Artificial Intelligence will be a major game changer
Artificial Intelligence (AI) is starting to change the face of police investigations in an unprecedented way. It can help triage or filter material, locate where to look in a caseload or highlight material that is likely to be child sexual abuse material. As a result the technology was reported as one of the most helpful technologies to aid child sexual abuse investigation in the NetClean Report 2019.
By Jim Cole, Supervisory Special Agent, Homeland Security Investigations (USA), Special Agent in Charge Nashville, TN
The technological development that is having the single most impact on child sexual abuse investigations is Artificial Intelligence (AI). I have used AI for many years now and in the past two or three years there have been some incredible developments.
The future of AI
The future of AI is exciting, and we are still only in the beginning of where AI can take us, but it is clear that visual analytics will change beyond our imagination.
An example of current really interesting work is a research project that aims to marry the human brain’s neural networks with AI neural networks. The human brain has an amazing capability to understand context, something machines are terrible at. In this project images are shown to a person (police officer) at a faster pace than the brain can cognitively register. The brain still reacts to the content of the image, and violent content elicits a heightened stimulus. By reading a brain’s EEG, AI can use those reactions to group images together. In the future this could be used during the first sift through of case data, to help law enforcement go through material faster.
There is also work on AI being used for text analysis to detect certain text sequences in chats and messaging apps to push content for review. That could be used in both child sexual exploitation and terrorism investigations.
Another future use is resource intensive undercover operations where a detective chats with suspects. With some human monitoring, that could probably be AI driven instead. Or when doing a house search, images from the premises could automatically be matched to see if the location matches unsolved child sexual abuse series that we have.
These are just some examples; I think that we will see AI move into areas that we are far from contemplating now.
We are still some way from the future I’ve painted above, but AI can already be very useful. It is already a good indicator and provider of investigative leads.
Instead of just looking at a vast pool of data in a case, image classifiers can help us group together images with visual similarity and highlight images that might be of particular interest. This makes the data both easier and faster to review, making investigations more efficient.
“By reading a brain’s EEG, AI can use those reactions to group images together. In the future this could be used during the first sift through of case data, to help law enforcement go through material faster.”
Expectations vs capability
The challenges that we face with AI right now, is the general poor knowledge level and people’s expectations of it. In the general police community there is a lack of understanding of how AI works, and how the algorithms “learn” and there is a tendency for investigators to rely too heavily on the result from the computer.
As a result, expectations are exceeding the capabilities of the technology. There is a belief that AI classifiers will find all child sexual abuse material in a case, and that it will find everything correctly – which it doesn’t. It is not a result that can be trusted without review or that can be used in court, it still needs to be manually validated and investigated.

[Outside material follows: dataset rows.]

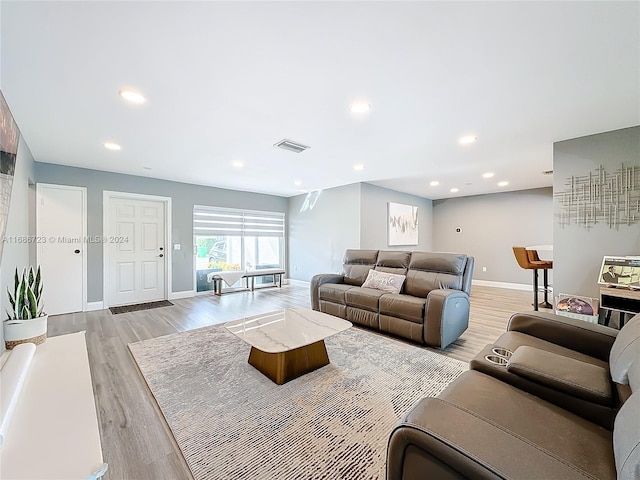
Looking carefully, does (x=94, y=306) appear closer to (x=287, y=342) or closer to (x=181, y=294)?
(x=181, y=294)

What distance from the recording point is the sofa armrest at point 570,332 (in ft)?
5.18

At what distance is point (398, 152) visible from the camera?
12.3ft

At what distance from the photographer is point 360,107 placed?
8.02 ft

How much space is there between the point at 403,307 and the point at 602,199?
259 centimetres

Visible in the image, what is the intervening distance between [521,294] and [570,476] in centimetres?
634

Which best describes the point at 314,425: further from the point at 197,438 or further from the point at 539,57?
the point at 539,57

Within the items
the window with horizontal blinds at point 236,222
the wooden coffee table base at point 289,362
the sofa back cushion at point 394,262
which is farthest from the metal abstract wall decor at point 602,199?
the window with horizontal blinds at point 236,222

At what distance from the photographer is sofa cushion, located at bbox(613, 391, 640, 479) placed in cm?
62

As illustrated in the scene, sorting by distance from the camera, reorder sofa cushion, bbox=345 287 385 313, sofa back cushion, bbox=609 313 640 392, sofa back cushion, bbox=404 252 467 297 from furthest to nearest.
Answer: sofa cushion, bbox=345 287 385 313
sofa back cushion, bbox=404 252 467 297
sofa back cushion, bbox=609 313 640 392

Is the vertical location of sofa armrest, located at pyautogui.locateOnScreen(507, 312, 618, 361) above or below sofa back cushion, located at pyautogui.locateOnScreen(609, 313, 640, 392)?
below

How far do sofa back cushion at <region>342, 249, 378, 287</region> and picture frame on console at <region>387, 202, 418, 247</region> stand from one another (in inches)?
85.3

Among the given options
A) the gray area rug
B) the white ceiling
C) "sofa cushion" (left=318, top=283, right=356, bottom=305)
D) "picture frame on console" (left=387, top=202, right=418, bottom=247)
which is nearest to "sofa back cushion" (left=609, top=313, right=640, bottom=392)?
the gray area rug

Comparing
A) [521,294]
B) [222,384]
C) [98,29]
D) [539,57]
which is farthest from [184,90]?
[521,294]

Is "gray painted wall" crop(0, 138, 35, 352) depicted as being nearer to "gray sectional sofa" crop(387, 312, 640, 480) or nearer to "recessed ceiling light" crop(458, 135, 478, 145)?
"gray sectional sofa" crop(387, 312, 640, 480)
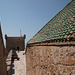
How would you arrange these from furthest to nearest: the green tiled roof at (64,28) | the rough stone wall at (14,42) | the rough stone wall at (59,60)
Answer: the rough stone wall at (14,42), the green tiled roof at (64,28), the rough stone wall at (59,60)

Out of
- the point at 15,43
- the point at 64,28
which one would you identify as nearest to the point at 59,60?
the point at 64,28

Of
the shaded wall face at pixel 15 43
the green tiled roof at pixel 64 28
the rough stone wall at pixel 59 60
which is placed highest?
the green tiled roof at pixel 64 28

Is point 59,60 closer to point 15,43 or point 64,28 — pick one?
point 64,28

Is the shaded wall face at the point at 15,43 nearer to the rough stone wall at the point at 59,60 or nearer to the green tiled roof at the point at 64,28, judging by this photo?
the green tiled roof at the point at 64,28

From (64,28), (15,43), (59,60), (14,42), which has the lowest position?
(15,43)

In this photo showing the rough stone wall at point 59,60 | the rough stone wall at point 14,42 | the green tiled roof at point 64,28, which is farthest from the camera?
the rough stone wall at point 14,42

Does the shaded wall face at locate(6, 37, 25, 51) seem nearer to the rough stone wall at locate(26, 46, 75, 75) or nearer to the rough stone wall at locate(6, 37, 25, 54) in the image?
A: the rough stone wall at locate(6, 37, 25, 54)

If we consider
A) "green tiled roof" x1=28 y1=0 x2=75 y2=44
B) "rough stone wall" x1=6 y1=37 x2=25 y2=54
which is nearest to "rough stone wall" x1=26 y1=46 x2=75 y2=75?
"green tiled roof" x1=28 y1=0 x2=75 y2=44

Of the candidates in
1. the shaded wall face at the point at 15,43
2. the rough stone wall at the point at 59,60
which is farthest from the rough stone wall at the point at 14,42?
the rough stone wall at the point at 59,60

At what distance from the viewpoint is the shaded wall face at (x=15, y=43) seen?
88.6ft

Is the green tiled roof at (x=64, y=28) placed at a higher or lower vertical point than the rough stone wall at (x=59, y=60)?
higher

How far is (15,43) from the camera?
90.0 ft

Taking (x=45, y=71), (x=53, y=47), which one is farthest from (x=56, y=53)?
(x=45, y=71)

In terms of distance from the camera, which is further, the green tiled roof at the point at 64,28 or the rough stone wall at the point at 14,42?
the rough stone wall at the point at 14,42
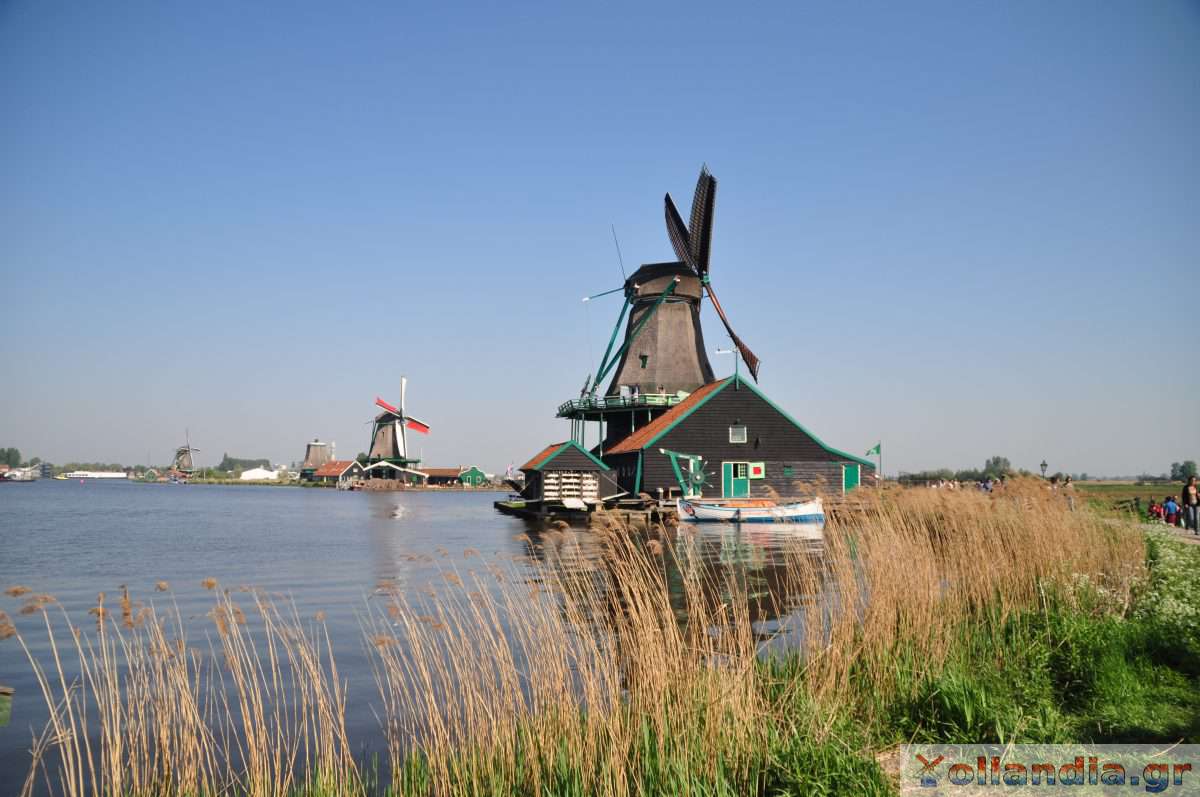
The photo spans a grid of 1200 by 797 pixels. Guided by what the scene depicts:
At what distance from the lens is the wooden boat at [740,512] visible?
93.4 feet

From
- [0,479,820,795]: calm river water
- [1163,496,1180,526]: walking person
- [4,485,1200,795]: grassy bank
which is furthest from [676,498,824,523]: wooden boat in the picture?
[4,485,1200,795]: grassy bank

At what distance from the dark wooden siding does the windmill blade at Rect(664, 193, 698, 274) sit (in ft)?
35.7

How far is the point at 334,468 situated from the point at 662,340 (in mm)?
71612

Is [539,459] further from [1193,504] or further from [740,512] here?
[1193,504]

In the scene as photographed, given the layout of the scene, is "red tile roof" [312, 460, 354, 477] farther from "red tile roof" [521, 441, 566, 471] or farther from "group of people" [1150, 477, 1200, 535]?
"group of people" [1150, 477, 1200, 535]

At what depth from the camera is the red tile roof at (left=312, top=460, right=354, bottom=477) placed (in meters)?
98.6

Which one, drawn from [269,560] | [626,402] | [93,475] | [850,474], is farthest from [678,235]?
[93,475]

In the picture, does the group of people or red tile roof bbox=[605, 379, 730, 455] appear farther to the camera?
red tile roof bbox=[605, 379, 730, 455]

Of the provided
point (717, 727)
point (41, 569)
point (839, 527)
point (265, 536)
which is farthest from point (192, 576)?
point (717, 727)

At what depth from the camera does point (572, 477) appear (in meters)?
34.4

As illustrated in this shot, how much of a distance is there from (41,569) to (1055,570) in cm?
1888

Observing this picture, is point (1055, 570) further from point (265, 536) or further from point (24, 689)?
point (265, 536)

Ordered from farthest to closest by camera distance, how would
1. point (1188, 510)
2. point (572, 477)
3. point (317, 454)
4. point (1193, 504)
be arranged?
point (317, 454) < point (572, 477) < point (1188, 510) < point (1193, 504)

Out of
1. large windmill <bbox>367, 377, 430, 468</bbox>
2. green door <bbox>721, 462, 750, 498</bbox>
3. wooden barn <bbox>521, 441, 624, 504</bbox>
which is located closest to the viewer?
green door <bbox>721, 462, 750, 498</bbox>
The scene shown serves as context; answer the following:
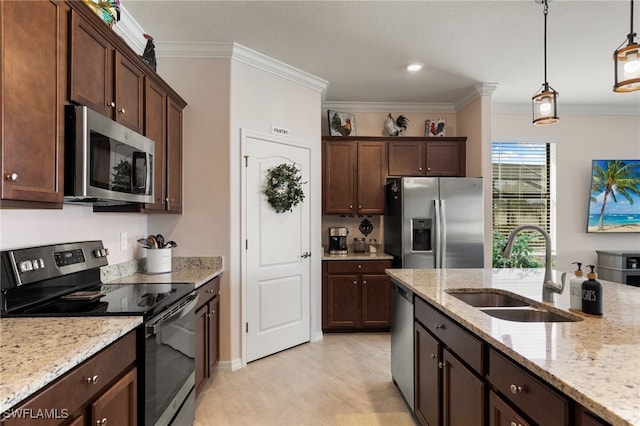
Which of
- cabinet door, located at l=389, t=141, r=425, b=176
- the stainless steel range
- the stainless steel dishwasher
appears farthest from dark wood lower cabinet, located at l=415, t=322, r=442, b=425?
cabinet door, located at l=389, t=141, r=425, b=176

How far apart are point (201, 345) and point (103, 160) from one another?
1463 mm

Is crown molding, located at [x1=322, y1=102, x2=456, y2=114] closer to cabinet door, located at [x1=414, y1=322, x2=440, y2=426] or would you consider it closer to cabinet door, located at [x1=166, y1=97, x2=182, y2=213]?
cabinet door, located at [x1=166, y1=97, x2=182, y2=213]

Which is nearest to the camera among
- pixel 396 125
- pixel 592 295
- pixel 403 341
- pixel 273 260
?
pixel 592 295

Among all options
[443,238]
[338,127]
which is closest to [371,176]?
[338,127]

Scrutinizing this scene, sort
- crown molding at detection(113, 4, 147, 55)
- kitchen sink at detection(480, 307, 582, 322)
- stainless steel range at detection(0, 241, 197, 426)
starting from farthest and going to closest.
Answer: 1. crown molding at detection(113, 4, 147, 55)
2. kitchen sink at detection(480, 307, 582, 322)
3. stainless steel range at detection(0, 241, 197, 426)

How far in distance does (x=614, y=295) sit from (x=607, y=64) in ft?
9.30

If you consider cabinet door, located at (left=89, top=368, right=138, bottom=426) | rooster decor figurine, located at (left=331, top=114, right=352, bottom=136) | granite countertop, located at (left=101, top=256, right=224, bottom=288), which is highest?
rooster decor figurine, located at (left=331, top=114, right=352, bottom=136)

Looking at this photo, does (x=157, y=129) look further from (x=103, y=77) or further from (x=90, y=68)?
(x=90, y=68)

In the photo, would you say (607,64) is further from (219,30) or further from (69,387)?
(69,387)

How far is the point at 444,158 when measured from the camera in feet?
15.1

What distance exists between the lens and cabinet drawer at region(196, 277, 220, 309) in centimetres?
257

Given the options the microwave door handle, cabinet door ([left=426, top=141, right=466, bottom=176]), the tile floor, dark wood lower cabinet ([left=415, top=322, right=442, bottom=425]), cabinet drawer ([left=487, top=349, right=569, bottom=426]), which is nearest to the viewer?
cabinet drawer ([left=487, top=349, right=569, bottom=426])

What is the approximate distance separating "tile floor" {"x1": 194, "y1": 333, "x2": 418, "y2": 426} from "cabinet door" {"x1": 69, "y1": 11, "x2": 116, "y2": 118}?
2020 mm

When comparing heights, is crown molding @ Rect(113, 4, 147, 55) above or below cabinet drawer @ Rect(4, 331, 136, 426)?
above
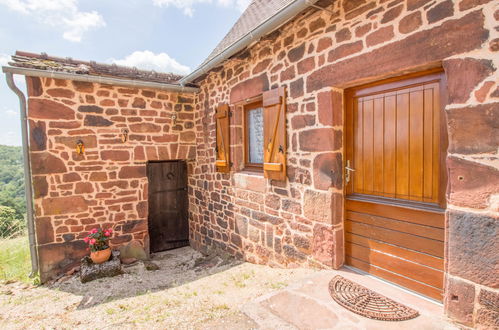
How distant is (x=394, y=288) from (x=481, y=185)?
1204 millimetres

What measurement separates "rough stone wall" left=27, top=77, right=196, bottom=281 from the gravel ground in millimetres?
790

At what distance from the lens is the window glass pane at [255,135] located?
3.99 m

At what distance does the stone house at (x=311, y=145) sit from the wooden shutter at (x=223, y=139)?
0.03m

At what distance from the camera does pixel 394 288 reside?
7.76 feet

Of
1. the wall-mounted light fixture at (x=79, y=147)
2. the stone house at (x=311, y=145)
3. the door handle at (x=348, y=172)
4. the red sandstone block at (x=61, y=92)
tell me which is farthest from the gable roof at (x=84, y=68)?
the door handle at (x=348, y=172)

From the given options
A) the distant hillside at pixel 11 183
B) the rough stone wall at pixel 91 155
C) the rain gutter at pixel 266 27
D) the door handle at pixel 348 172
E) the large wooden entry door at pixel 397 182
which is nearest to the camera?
the large wooden entry door at pixel 397 182

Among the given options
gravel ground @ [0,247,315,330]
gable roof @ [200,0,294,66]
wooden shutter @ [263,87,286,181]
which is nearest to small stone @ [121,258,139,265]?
gravel ground @ [0,247,315,330]

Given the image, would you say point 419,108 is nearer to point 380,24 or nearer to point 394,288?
point 380,24

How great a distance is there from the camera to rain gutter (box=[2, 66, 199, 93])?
4.03 meters

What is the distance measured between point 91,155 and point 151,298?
111 inches

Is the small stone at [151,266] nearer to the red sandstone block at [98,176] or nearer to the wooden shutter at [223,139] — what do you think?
the red sandstone block at [98,176]

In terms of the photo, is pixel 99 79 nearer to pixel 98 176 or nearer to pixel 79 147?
pixel 79 147

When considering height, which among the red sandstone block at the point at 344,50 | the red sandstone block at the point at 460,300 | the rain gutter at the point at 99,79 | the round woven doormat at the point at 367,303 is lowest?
the round woven doormat at the point at 367,303

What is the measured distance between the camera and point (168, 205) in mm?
5781
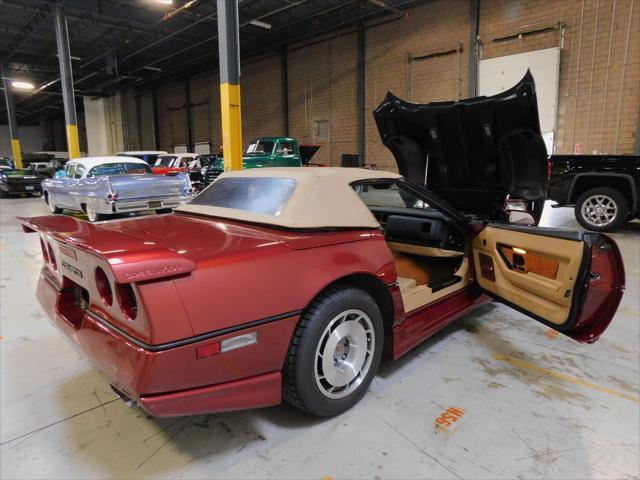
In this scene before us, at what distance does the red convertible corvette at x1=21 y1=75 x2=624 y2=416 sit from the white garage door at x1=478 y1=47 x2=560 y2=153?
326 inches

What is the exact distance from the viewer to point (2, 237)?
7.11 metres

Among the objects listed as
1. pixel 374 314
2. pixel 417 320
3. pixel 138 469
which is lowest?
pixel 138 469

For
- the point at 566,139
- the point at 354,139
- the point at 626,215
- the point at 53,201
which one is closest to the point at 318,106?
the point at 354,139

Therefore, we need to make sure that we train people in the police community to understand the strengths and limitations of AI, so that they use its potential efficiently and correctly.
Automate manual work
I don’t think there will be a time during my career nor lifetime where we can blindly rely on computers and algorithms. However, in the not too distant future we might be able to automate up to ninety percent of what we today are doing manually. This will cut down on the time and resources that we have to spend reviewing images and will free up time for people to work on more new cases.